Шутливое прозвище «Гоголек» пришлось Андрею Белому как нельзя впору. Вяч. Иванов разглядел в нем прямого наследника Гоголя в русской литературе. В своей рецензии на вторую книгу стихотворений Андрея Белого «Пепел», вышедшую в 1909 году в издательстве «Шиповник», он писал: «А. Белый являл в своем искусстве ряд характерных черт, которые… сближали его… с Гоголем. Эта родственная связь чувствовалась в лирической волне чисто музыкального подъема, которая ритмически несла ослепительную красочность быстро сменяющихся и как бы лишенных подлинной живой существенности образов жизни, переходящей в фантасмагорию, в фантазии, причудливо сочетавшей заоблачное с тривиальным; в яркой и дерзкой выразительности… подчиненного внутренним музыкальным импульсам… языка; в юморе… в его фантастических преувеличениях, в тайном ужасе его сквозящих пустотою масок, в его лиризме и химеричности. Подобно Гоголю, Белый был болен… “неприятием мира” – …тем, что коренится в природной дисгармонии душевного состава и болезненно проявляется… в обостренности наблюдательных способностей, пробужденных ужасом, и слепоте на плотскую сущность раскрашенных личин жизни, на человеческую правду лиц, представляющихся только личинами – “мертвыми душами”»[170]
.Во внутренней трагедии Андрея Белого, что была сродни гоголевской, Вяч. Иванов увидел одновременно и побудительную силу творчества.
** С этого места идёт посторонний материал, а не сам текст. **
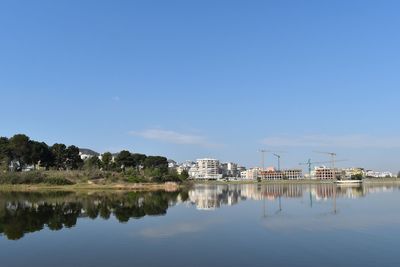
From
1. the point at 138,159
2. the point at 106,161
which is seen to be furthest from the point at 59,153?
the point at 138,159

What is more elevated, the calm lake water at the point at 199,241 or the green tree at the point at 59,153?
the green tree at the point at 59,153

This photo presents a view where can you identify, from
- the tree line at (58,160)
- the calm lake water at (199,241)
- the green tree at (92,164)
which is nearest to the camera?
the calm lake water at (199,241)

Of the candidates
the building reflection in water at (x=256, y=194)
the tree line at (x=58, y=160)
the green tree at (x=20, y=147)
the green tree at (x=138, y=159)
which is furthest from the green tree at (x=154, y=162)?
the green tree at (x=20, y=147)

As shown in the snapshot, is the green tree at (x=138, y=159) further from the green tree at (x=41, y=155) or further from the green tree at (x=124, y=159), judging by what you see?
the green tree at (x=41, y=155)

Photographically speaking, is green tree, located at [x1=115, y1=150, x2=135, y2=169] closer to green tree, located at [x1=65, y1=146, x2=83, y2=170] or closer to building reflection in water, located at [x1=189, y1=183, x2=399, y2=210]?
green tree, located at [x1=65, y1=146, x2=83, y2=170]

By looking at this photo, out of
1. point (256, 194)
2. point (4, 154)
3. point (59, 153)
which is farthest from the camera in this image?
point (59, 153)

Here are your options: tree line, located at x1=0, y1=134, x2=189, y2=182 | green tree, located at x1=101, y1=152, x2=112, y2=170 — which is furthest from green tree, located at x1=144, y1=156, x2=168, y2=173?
green tree, located at x1=101, y1=152, x2=112, y2=170

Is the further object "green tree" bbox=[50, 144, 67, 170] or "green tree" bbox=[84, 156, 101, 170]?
"green tree" bbox=[50, 144, 67, 170]

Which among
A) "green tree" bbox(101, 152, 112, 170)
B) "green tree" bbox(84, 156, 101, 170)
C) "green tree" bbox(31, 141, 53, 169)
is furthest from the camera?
"green tree" bbox(101, 152, 112, 170)

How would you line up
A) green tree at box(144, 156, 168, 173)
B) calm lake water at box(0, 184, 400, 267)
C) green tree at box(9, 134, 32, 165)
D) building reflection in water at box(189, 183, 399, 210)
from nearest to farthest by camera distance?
calm lake water at box(0, 184, 400, 267) < building reflection in water at box(189, 183, 399, 210) < green tree at box(9, 134, 32, 165) < green tree at box(144, 156, 168, 173)

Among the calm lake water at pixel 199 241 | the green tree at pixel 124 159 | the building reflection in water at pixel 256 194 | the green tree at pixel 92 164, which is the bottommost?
the calm lake water at pixel 199 241

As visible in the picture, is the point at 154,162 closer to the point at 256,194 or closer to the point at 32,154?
the point at 32,154

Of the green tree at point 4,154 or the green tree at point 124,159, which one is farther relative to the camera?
the green tree at point 124,159

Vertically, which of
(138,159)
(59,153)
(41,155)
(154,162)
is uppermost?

Его собственный дар был настроен на высшую гармонию, но это не мешало поэту по достоинству оценить и понять масштаб другого таланта, совсем не похожего на него, рожденного из дисгармонии. В главном романе Андрея Белого слышались отзвуки и Пушкина, и Гоголя, и Достоевского – всей «петербургской» темы русской литературы XIX столетия. Книга словно бы стала ее итогом и провозвестием бедствий нового века, начавшихся в этом городе, насквозь пронизанном демоническими стихиями, в хаотическом круговращении мелькающих человеческих лиц, деталей одежды, головных уборов, в какофонии голосов, звуков и нарастающего гула, сквозь которую все отчетливее различался тяжкий топот медных конских копыт…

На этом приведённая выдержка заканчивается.